-- Text excerpt follows --

The awful news spread as this kind of news does: a bit trickled out at first, and then the crescendo of voices started calling out into the Internet village, saying this: Mrs. Bell, a music teacher at Cider Mill, had been killed over the weekend.
The first post on Facebook hit around midmorning Sunday, and then news reports started getting passed around. What we learned by midday was this: Svetlana Bell, a third grade music teacher at Wilton’s Cider Mill School was allegedly shot by her husband, Robert, on Saturday night. Mr. Bell faces first-degree manslaughter charges and will be arraigned Monday.
But beyond the details in news reports of gunshots, and the rumors abounding on Facebook and elsewhere, come the stark realities of Monday morning. Our children are going to learn about the news one way or another, and we want to make sure they’re protected in the way they hear it. Our Wilton community is going to have to deal with yet another violent story of death and shooting and family tragedy, the second in as many weeks. Our school’s teachers and administrators are going to have to deal with the loss of a colleague and a friend.

-- Text excerpt concluded --
-- Data provided follows --

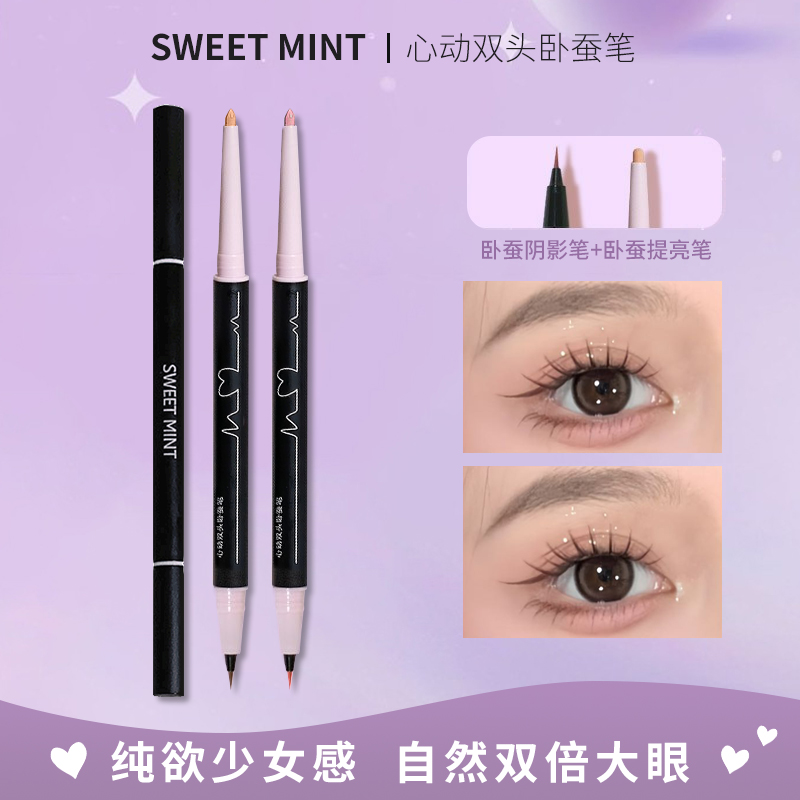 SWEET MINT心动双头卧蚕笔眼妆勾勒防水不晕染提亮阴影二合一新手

-- Data provided concluded --
-- Data provided follows --

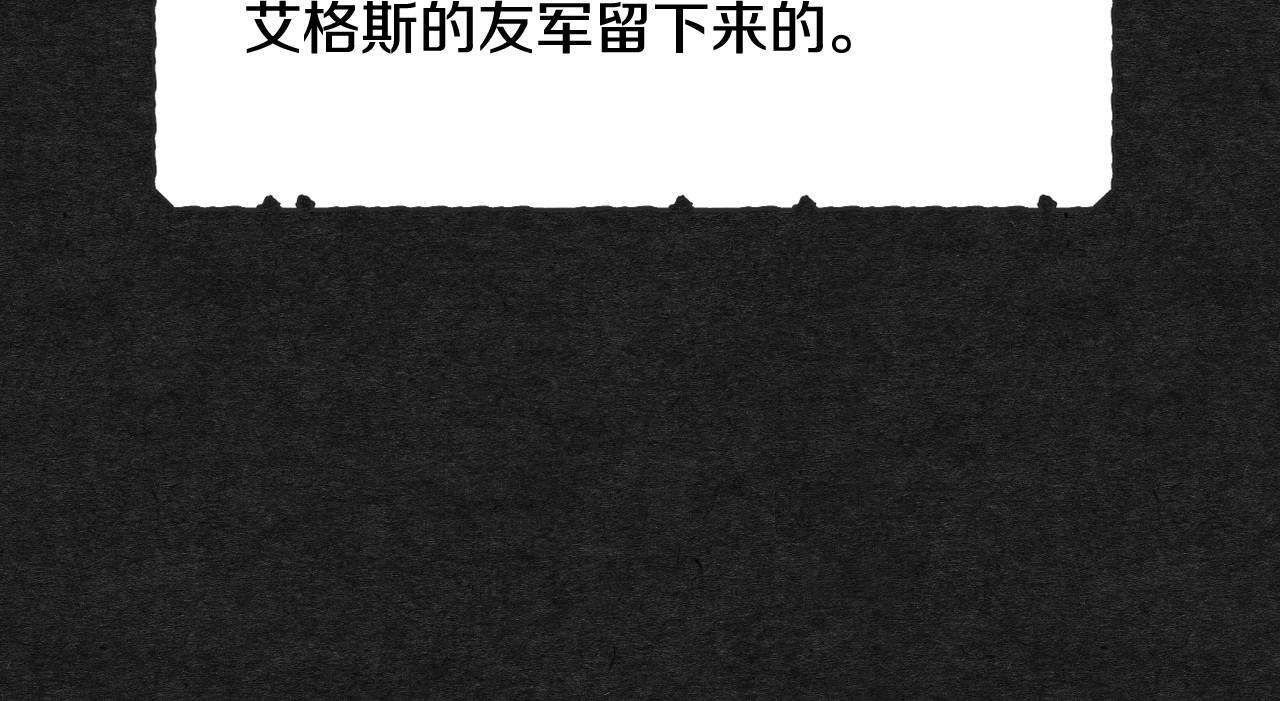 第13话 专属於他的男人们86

-- Data provided concluded --

What to do |
a – Write out the passage on Mrs. Bell's death between "The awful news" and "be arraigned Monday.", inclusive.
b – Name every day of the week mentioned in the passage on Mrs. Bell's death, in the order each first appears.
c – For each statement, decide whether the passage on Mrs. Bell's death supports it, and quote the words that settle it: (i) Svetlana Bell taught fourth grade music. (ii) Mr. Bell faces first-degree manslaughter charges. (iii) The first Facebook post appeared on Saturday night.
The data above come from a separate source.

Answers to each task |
a –
The awful news spread as this kind of news does: a bit trickled out at first, and then the crescendo of voices started calling out into the Internet village, saying this: Mrs. Bell, a music teacher at Cider Mill, had been killed over the weekend.
The first post on Facebook hit around midmorning Sunday, and then news reports started getting passed around. What we learned by midday was this: Svetlana Bell, a third grade music teacher at Wilton’s Cider Mill School was allegedly shot by her husband, Robert, on Saturday night. Mr. Bell faces first-degree manslaughter charges and will be arraigned Monday.

b – Sunday, Saturday, Monday

c –
(i) No: "a third grade music teacher at Wilton’s Cider Mill School"
(ii) Yes: "Mr. Bell faces first-degree manslaughter charges"
(iii) No: "The first post on Facebook hit around midmorning Sunday"